## WHAT YOU SHOULD DO
Every record must come back unchanged, apart from the pictures, which are dropped.

## DATA IN THIS EXERCISE

▬▬▬▬▬▬

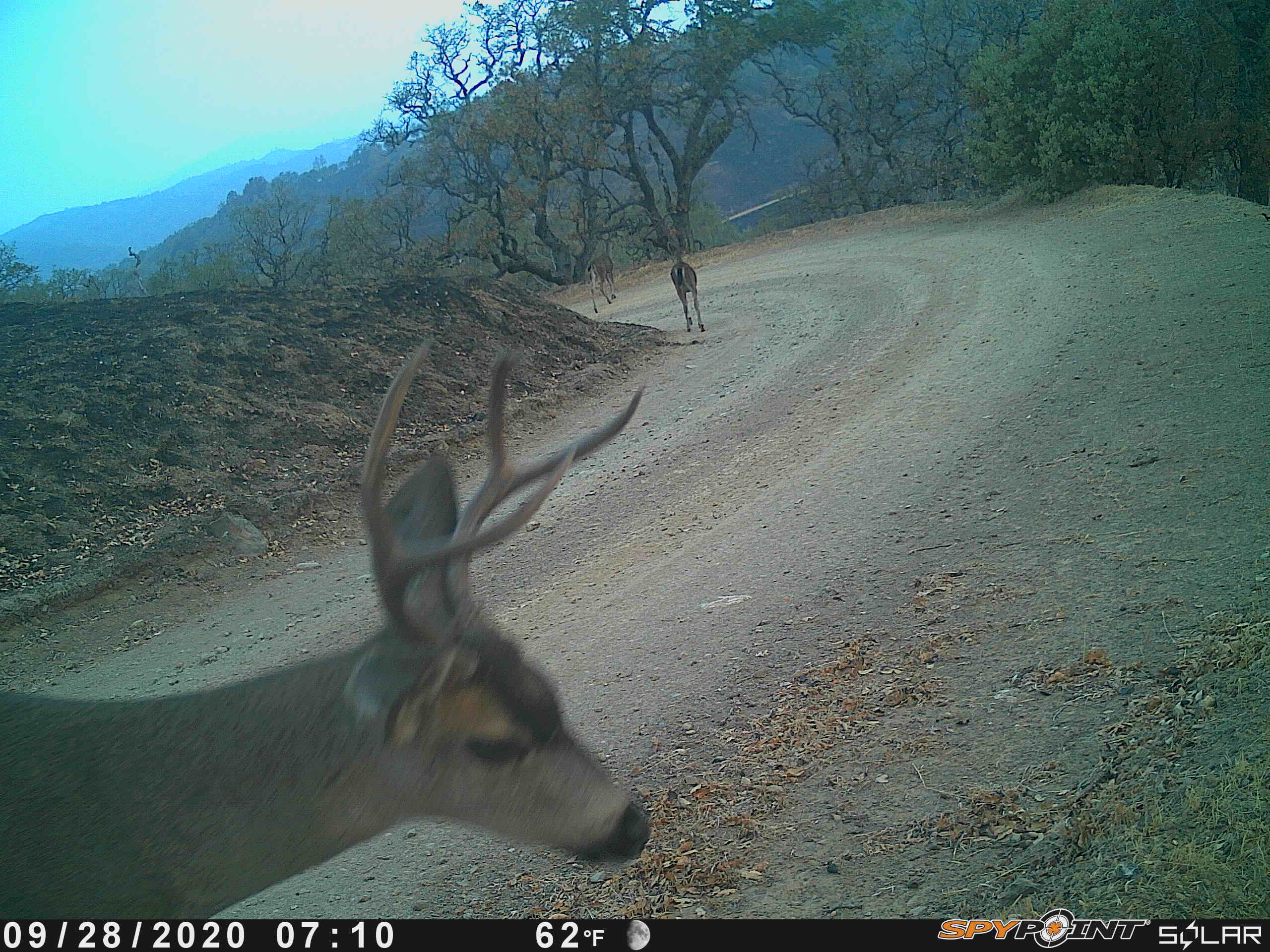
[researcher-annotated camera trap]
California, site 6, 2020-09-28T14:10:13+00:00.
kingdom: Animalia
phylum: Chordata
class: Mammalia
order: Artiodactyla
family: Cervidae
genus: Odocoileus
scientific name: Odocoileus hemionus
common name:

▬▬▬▬▬▬

## WRITTEN ANSWER
[researcher-annotated camera trap]
California, site 6, 2020-09-28T14:10:13+00:00.
kingdom: Animalia
phylum: Chordata
class: Mammalia
order: Artiodactyla
family: Cervidae
genus: Odocoileus
scientific name: Odocoileus hemionus
common name:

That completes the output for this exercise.